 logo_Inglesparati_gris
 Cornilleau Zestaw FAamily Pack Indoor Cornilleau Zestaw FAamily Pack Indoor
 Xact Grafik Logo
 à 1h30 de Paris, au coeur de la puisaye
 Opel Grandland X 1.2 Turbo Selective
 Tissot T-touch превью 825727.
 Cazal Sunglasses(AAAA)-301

- - -

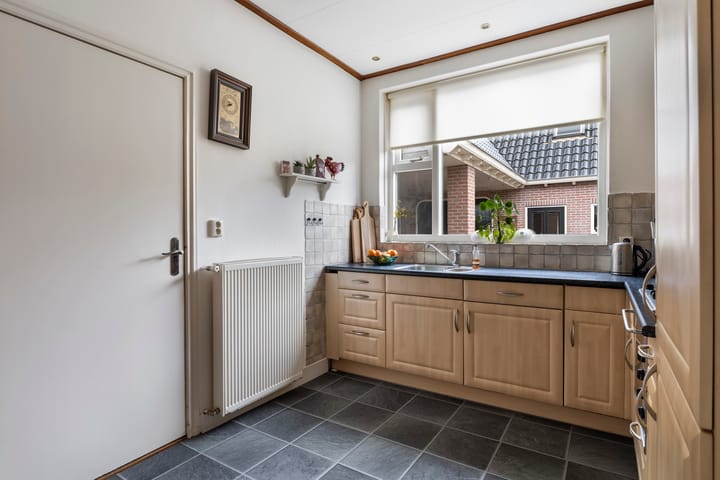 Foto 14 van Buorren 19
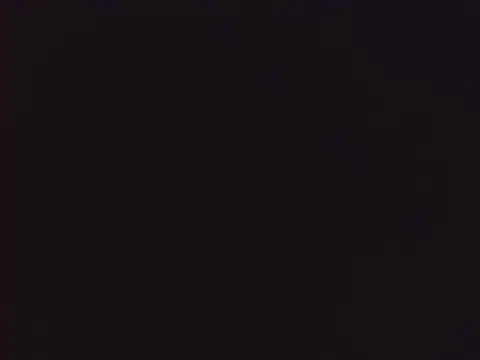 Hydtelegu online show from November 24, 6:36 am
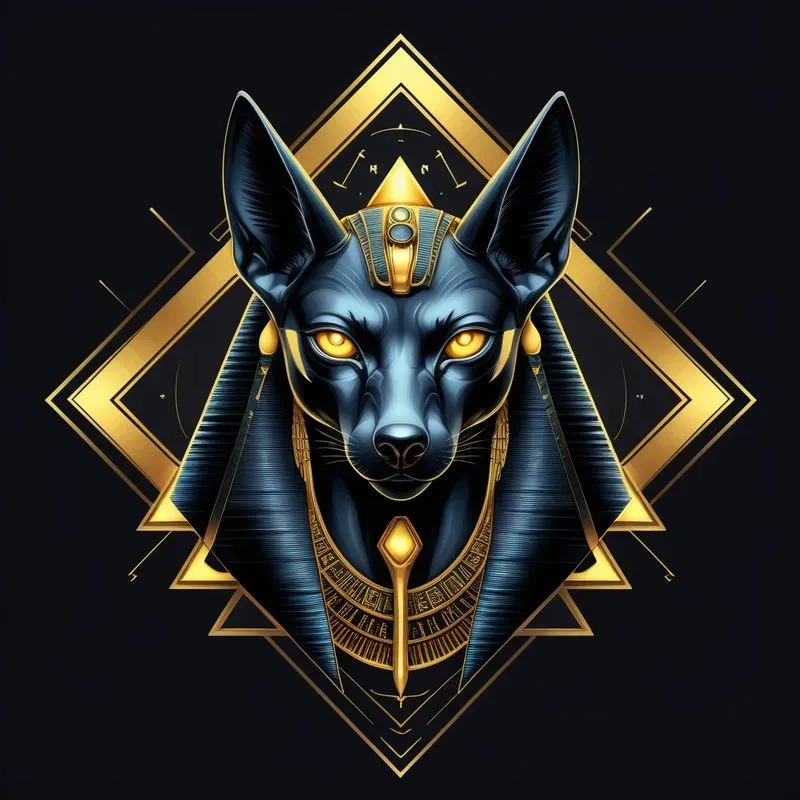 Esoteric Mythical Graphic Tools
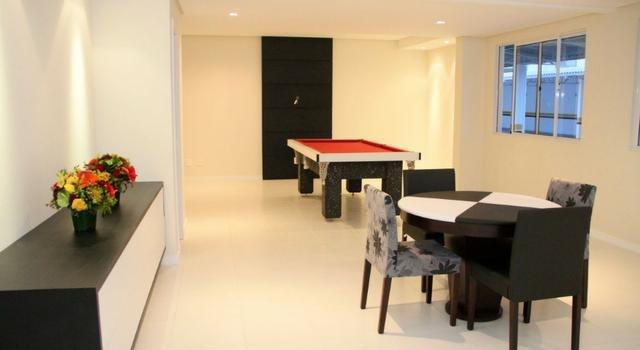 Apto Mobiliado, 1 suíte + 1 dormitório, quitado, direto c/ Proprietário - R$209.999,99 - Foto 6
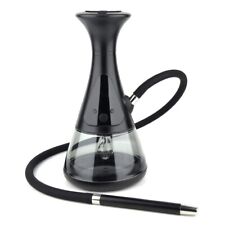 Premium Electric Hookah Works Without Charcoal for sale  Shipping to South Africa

- - -

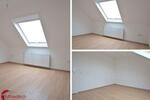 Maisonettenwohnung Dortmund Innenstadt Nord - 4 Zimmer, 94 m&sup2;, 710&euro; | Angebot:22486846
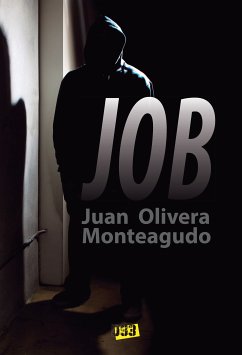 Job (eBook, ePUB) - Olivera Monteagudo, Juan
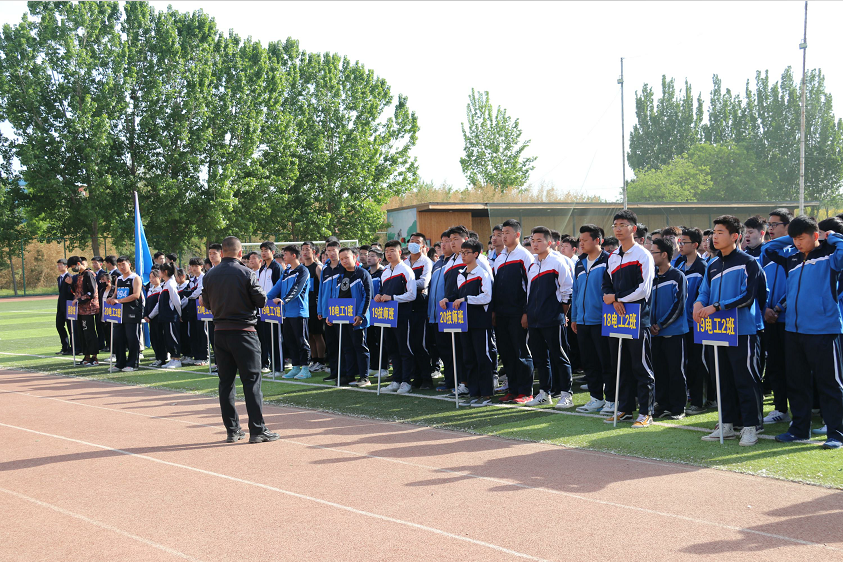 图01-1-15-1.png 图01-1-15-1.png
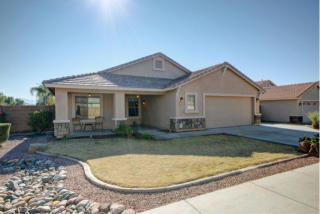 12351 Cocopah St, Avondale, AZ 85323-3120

- - -

> _TASK DETAILS_: Reproduce verbatim the records beginning with the line that contains "Maisonettenwohnung Dortmund Innenstadt" and ending with the line that contains "12351 Cocopah St, Avondale, AZ 85323-3120", including both of these lines. Omit the picture markers from the reproduced lines.

> _ANSWER BELOW_:
 Maisonettenwohnung Dortmund Innenstadt Nord - 4 Zimmer, 94 m&sup2;, 710&euro; | Angebot:22486846
 Job (eBook, ePUB) - Olivera Monteagudo, Juan
 图01-1-15-1.png 图01-1-15-1.png
 12351 Cocopah St, Avondale, AZ 85323-3120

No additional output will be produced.